▸ WHAT YOU SHOULD DO
Quote, without any change, the line that contains "The shot is" and all lines that follow it to the end of the data below.
start RECORDED DATA
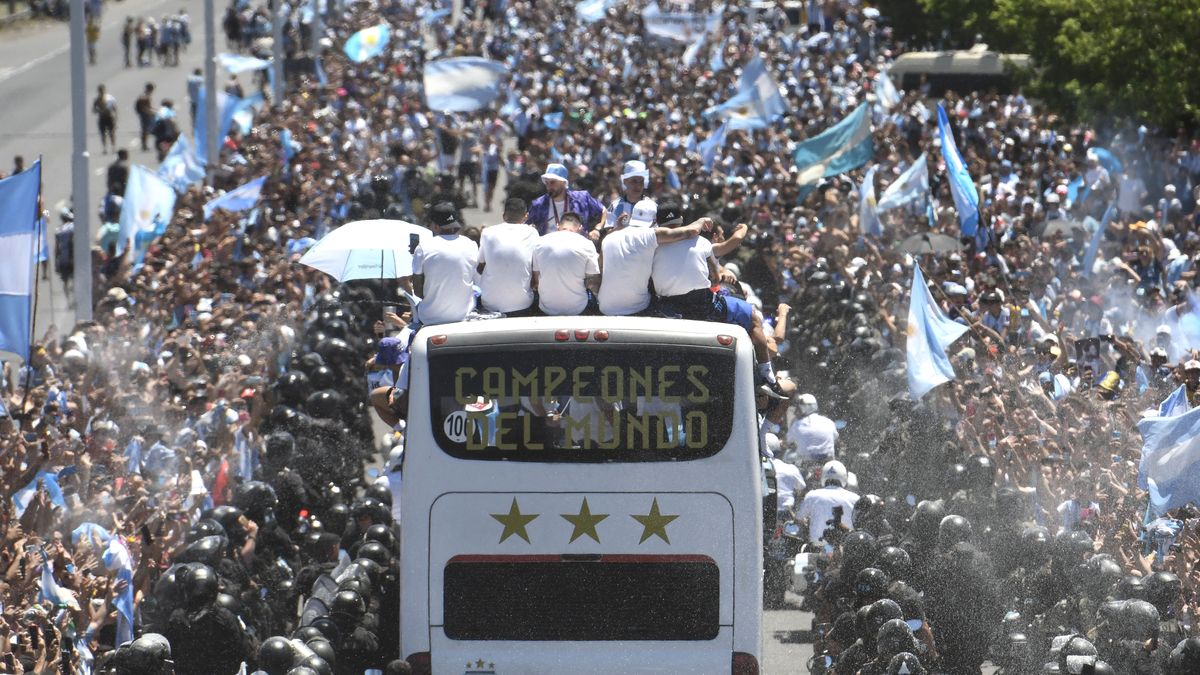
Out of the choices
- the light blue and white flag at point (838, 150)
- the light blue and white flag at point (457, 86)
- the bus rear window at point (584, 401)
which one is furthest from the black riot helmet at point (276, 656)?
the light blue and white flag at point (457, 86)

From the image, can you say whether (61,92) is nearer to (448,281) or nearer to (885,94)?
(885,94)

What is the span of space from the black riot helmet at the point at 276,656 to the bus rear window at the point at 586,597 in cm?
88

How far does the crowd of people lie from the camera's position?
1149 cm

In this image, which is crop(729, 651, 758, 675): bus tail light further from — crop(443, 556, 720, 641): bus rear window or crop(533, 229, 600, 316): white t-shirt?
crop(533, 229, 600, 316): white t-shirt

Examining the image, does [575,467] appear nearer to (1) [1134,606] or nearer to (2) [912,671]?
(2) [912,671]

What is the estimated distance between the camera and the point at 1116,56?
32375 mm

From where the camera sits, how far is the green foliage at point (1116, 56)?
3092 centimetres

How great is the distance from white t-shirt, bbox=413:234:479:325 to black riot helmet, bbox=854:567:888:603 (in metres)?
2.92

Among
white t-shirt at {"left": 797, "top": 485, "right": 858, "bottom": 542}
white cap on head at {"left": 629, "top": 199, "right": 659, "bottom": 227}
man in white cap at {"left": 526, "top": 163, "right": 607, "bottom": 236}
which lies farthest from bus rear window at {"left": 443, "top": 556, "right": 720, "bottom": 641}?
white t-shirt at {"left": 797, "top": 485, "right": 858, "bottom": 542}

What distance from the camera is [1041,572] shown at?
40.3 feet

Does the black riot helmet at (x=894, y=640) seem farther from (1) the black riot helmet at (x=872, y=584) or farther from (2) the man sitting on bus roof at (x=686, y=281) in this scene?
(2) the man sitting on bus roof at (x=686, y=281)

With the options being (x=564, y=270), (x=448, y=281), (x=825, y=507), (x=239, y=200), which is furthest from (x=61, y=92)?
(x=564, y=270)

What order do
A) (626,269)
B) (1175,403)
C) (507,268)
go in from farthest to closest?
(1175,403)
(507,268)
(626,269)

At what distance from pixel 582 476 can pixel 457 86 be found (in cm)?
2356
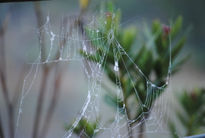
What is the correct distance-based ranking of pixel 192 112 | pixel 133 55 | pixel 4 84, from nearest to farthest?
A: pixel 4 84 → pixel 133 55 → pixel 192 112

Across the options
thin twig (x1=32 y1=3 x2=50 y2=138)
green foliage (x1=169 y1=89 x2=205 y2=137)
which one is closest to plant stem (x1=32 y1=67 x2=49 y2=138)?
thin twig (x1=32 y1=3 x2=50 y2=138)

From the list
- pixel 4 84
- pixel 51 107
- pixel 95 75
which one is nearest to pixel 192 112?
pixel 95 75

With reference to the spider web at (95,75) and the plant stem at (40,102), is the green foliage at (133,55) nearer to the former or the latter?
the spider web at (95,75)

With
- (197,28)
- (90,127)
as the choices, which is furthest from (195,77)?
(90,127)

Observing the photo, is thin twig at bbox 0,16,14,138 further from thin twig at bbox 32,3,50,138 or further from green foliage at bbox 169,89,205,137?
green foliage at bbox 169,89,205,137

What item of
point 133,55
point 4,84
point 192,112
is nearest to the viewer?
point 4,84

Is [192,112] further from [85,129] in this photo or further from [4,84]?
[4,84]

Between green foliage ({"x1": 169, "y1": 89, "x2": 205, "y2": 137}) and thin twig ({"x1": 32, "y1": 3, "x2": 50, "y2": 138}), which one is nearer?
thin twig ({"x1": 32, "y1": 3, "x2": 50, "y2": 138})
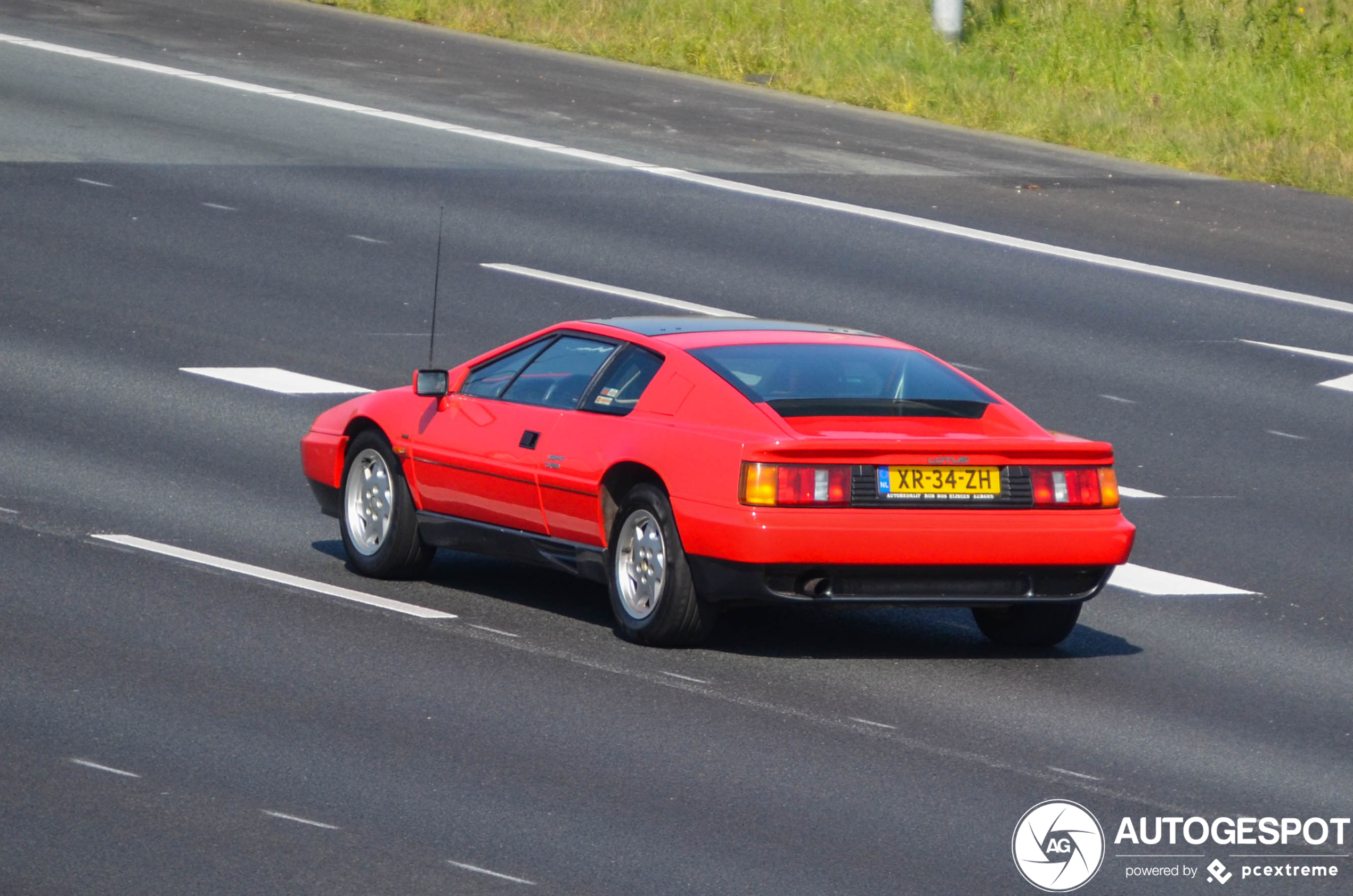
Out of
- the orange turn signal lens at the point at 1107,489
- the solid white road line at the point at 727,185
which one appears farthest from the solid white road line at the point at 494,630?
the solid white road line at the point at 727,185

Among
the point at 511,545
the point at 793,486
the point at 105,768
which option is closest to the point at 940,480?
the point at 793,486

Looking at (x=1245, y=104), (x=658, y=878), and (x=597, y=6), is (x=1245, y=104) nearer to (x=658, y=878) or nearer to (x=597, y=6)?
(x=597, y=6)

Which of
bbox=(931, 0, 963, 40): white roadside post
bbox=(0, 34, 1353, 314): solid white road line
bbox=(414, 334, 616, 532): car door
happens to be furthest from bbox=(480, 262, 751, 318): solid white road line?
bbox=(931, 0, 963, 40): white roadside post

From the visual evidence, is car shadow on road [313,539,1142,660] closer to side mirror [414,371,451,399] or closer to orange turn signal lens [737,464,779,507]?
orange turn signal lens [737,464,779,507]

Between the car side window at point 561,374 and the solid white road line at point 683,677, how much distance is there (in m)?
1.49

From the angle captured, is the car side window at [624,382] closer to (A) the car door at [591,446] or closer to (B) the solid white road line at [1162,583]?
(A) the car door at [591,446]

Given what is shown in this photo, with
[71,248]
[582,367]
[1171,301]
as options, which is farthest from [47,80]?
[582,367]

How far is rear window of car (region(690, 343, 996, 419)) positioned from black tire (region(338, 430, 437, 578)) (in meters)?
1.65

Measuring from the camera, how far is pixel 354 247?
58.9ft

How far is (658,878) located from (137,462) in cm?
656

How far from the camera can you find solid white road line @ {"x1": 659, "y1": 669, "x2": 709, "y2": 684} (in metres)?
8.91

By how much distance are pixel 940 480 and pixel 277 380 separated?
256 inches

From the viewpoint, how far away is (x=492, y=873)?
6625 millimetres

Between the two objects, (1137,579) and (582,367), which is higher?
(582,367)
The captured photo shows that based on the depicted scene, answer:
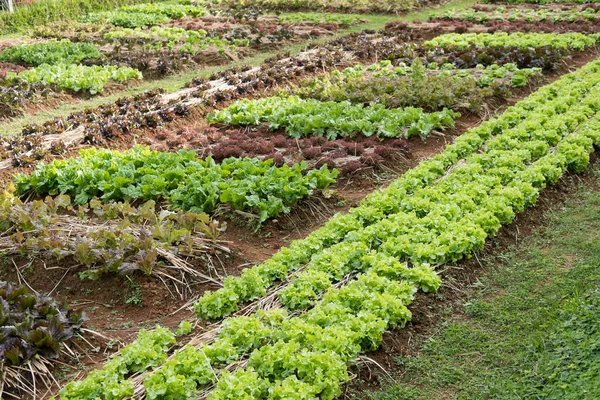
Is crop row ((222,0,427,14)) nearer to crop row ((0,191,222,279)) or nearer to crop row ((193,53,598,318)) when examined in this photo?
crop row ((193,53,598,318))

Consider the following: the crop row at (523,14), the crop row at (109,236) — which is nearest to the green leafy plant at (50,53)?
the crop row at (109,236)

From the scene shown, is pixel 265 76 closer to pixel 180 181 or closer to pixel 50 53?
pixel 50 53

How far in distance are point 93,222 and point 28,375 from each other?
288cm

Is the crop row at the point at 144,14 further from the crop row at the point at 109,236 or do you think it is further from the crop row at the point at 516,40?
the crop row at the point at 109,236

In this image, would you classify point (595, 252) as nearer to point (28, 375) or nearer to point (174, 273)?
point (174, 273)

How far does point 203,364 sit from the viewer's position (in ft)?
18.2

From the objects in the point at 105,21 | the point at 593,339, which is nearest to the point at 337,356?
the point at 593,339

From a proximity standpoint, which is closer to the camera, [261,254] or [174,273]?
[174,273]

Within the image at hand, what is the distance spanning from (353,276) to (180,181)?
10.6 ft

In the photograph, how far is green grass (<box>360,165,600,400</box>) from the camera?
5547mm

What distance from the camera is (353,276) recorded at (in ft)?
23.0

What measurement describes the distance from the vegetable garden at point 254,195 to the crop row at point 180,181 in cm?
3

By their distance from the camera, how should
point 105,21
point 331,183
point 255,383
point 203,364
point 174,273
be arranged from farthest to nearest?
point 105,21 → point 331,183 → point 174,273 → point 203,364 → point 255,383

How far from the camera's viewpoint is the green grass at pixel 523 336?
218 inches
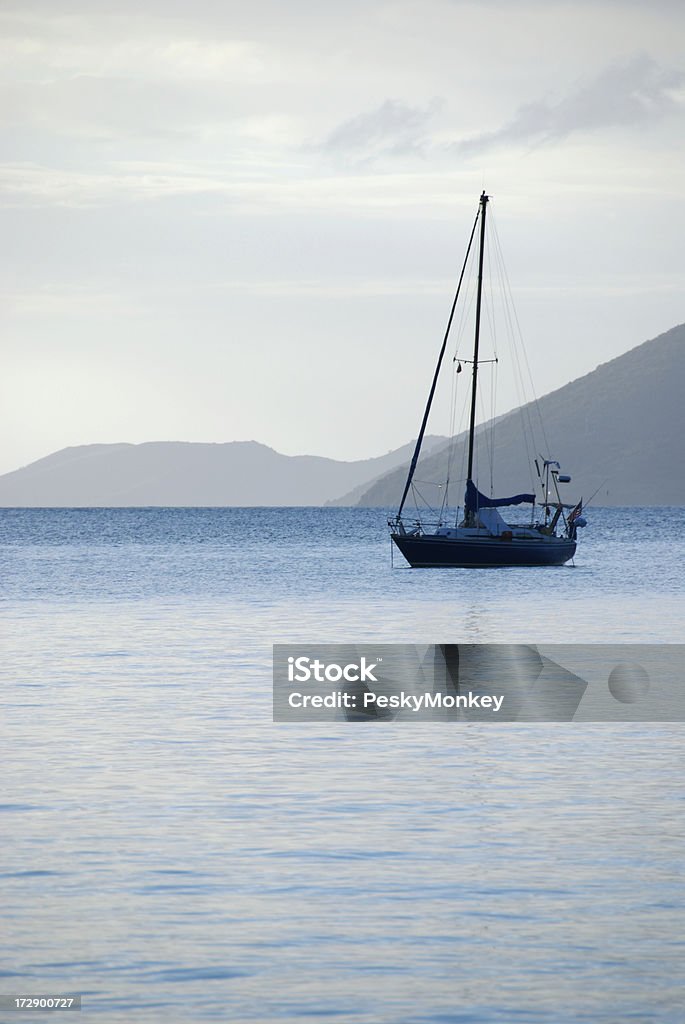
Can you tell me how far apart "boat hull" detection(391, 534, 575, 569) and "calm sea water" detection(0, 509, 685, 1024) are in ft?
136

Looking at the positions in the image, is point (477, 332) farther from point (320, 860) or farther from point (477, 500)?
point (320, 860)

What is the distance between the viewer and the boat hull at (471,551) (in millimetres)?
69125

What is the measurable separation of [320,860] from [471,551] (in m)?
56.7

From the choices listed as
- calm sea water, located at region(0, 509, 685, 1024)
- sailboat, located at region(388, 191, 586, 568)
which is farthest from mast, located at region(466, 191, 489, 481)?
calm sea water, located at region(0, 509, 685, 1024)

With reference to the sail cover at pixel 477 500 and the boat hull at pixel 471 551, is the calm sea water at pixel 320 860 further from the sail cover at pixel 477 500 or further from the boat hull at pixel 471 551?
the boat hull at pixel 471 551

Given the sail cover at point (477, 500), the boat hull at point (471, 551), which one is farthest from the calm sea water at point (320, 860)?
the boat hull at point (471, 551)

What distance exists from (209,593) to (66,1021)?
153ft

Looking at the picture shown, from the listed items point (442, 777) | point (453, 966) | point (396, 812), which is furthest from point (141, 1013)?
point (442, 777)

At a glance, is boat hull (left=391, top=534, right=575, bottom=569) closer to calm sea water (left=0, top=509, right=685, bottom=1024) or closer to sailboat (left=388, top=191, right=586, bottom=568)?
sailboat (left=388, top=191, right=586, bottom=568)

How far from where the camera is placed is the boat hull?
69125 mm

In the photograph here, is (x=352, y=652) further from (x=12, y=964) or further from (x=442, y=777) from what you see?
(x=12, y=964)

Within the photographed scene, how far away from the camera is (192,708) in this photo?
22.5 meters

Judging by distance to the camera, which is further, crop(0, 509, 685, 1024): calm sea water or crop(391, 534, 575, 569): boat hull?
crop(391, 534, 575, 569): boat hull

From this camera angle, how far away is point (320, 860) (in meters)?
12.9
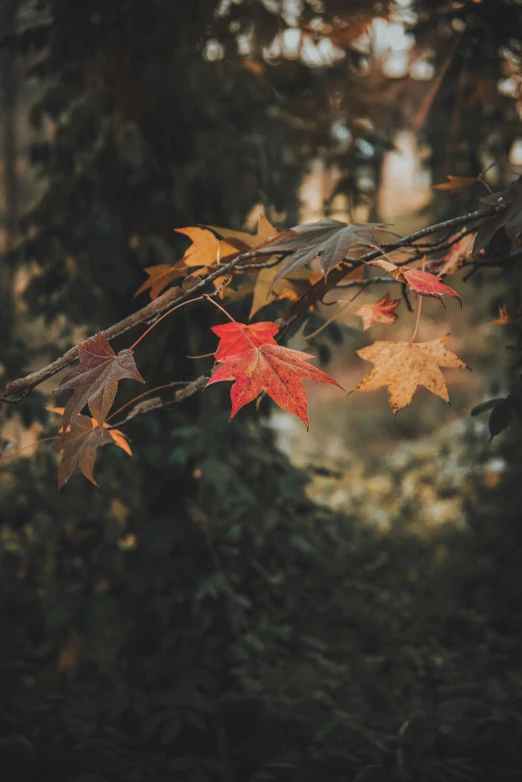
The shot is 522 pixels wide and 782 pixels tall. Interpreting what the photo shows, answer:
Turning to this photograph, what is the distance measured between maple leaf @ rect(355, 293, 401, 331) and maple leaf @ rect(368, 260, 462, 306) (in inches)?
8.4

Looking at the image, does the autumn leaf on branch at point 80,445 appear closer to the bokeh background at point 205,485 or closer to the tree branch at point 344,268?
the tree branch at point 344,268

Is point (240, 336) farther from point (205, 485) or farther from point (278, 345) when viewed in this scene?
point (205, 485)

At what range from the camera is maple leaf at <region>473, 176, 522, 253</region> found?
92 cm

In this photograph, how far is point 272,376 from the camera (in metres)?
0.83

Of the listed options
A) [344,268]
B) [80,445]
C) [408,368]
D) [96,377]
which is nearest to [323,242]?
[344,268]

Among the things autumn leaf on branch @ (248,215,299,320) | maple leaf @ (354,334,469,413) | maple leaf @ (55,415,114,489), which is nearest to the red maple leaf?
maple leaf @ (354,334,469,413)

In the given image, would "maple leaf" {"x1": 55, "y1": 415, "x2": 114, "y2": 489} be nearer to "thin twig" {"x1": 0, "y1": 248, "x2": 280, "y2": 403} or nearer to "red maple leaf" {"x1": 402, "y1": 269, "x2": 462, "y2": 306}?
"thin twig" {"x1": 0, "y1": 248, "x2": 280, "y2": 403}

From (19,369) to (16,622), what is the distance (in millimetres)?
872

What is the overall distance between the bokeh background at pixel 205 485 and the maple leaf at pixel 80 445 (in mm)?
543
end RECORDED DATA
▸ WRITTEN SOLUTION
The shot is 522 pixels wide and 782 pixels tall. Interpreting what the photo shows, answer:
Turning to this photograph, what is the distance measured between maple leaf @ rect(355, 293, 401, 331) and maple leaf @ rect(368, 260, 462, 306) (in inches)?
8.4

Looking at the image, does the autumn leaf on branch at point 80,445 appear closer to the bokeh background at point 205,485 or closer to the tree branch at point 344,268?
the tree branch at point 344,268

Is point (240, 336) farther from point (205, 485) or farther from point (278, 345) when viewed in this scene?
point (205, 485)

At what range from the camera is maple leaf at <region>473, 176, 522, 253</region> found?
92 cm

In this photograph, how far is point 272,376 from the camera (in metres)?
0.83

Of the listed options
A) [344,268]
B) [80,445]
C) [408,368]
D) [96,377]
which is nearest to [323,242]?
[344,268]

Among the things autumn leaf on branch @ (248,215,299,320) | maple leaf @ (354,334,469,413) | maple leaf @ (55,415,114,489), which is nearest to the red maple leaf?
maple leaf @ (354,334,469,413)

In the given image, would "maple leaf" {"x1": 55, "y1": 415, "x2": 114, "y2": 489} be nearer to "thin twig" {"x1": 0, "y1": 248, "x2": 280, "y2": 403} or nearer to "red maple leaf" {"x1": 402, "y1": 269, "x2": 462, "y2": 306}?
"thin twig" {"x1": 0, "y1": 248, "x2": 280, "y2": 403}

From (19,369) to (16,622), what is the distance (in millimetres)?
872

What is the overall distance between the bokeh background at pixel 205 485 and the maple leaf at pixel 80 445 (in mm)?
543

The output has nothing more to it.